____ Material shown

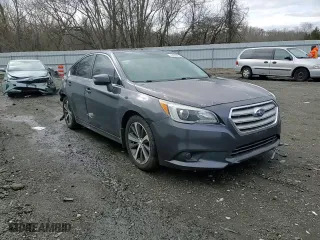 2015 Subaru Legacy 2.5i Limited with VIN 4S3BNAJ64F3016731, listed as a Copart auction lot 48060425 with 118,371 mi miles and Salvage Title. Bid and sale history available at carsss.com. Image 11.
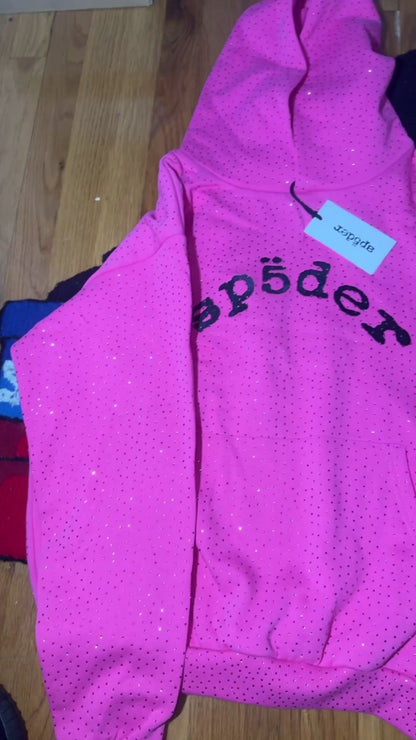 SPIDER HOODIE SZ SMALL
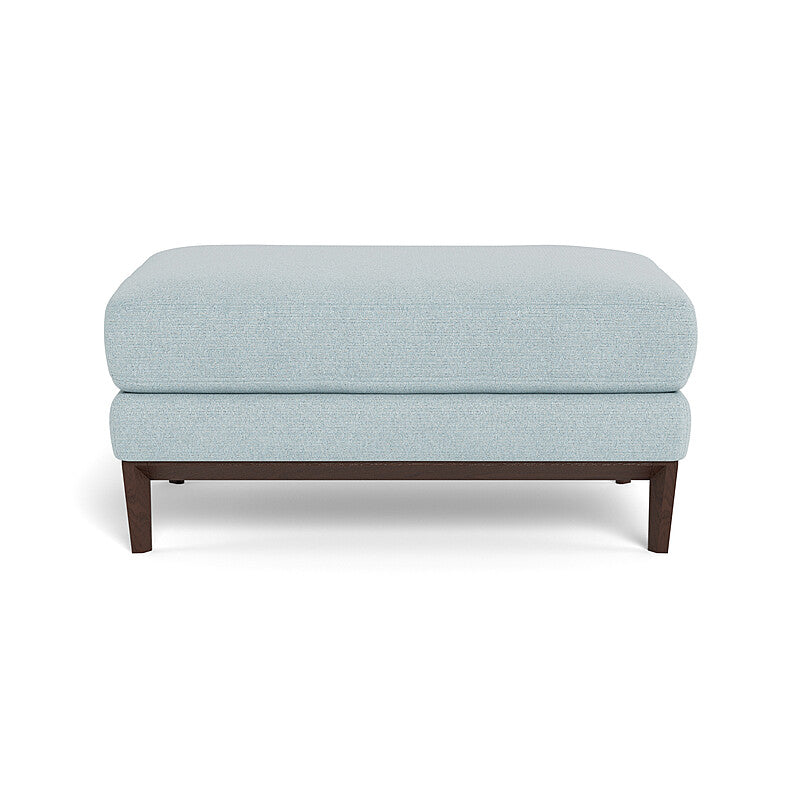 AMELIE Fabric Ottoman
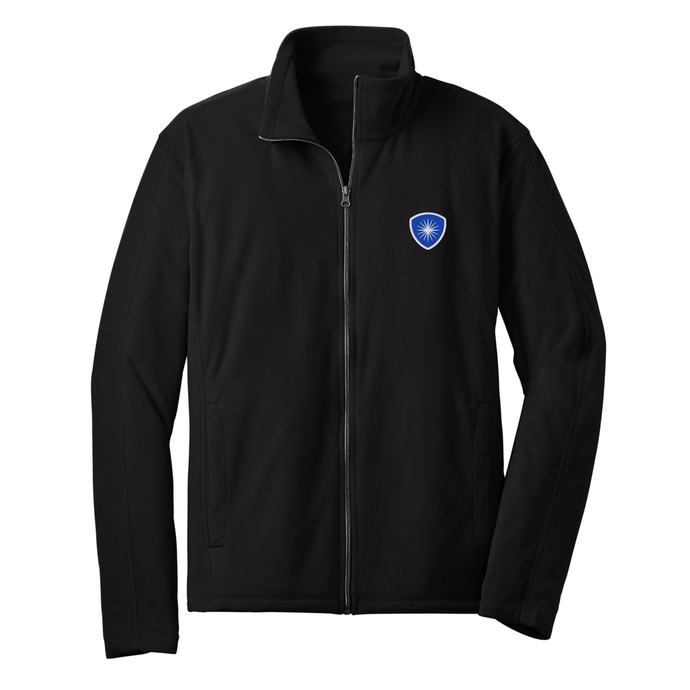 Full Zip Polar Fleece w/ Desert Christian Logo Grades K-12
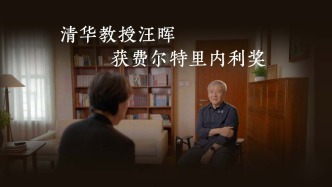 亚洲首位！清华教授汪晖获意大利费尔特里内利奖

________

=== Assigned task ===
Omit the pictures and print again exactly the lines from the one with "SPIDER HOODIE SZ SMALL" through the final line of the entries, both ends included.

=== Result for this task ===
 SPIDER HOODIE SZ SMALL
 AMELIE Fabric Ottoman
 Full Zip Polar Fleece w/ Desert Christian Logo Grades K-12
 亚洲首位！清华教授汪晖获意大利费尔特里内利奖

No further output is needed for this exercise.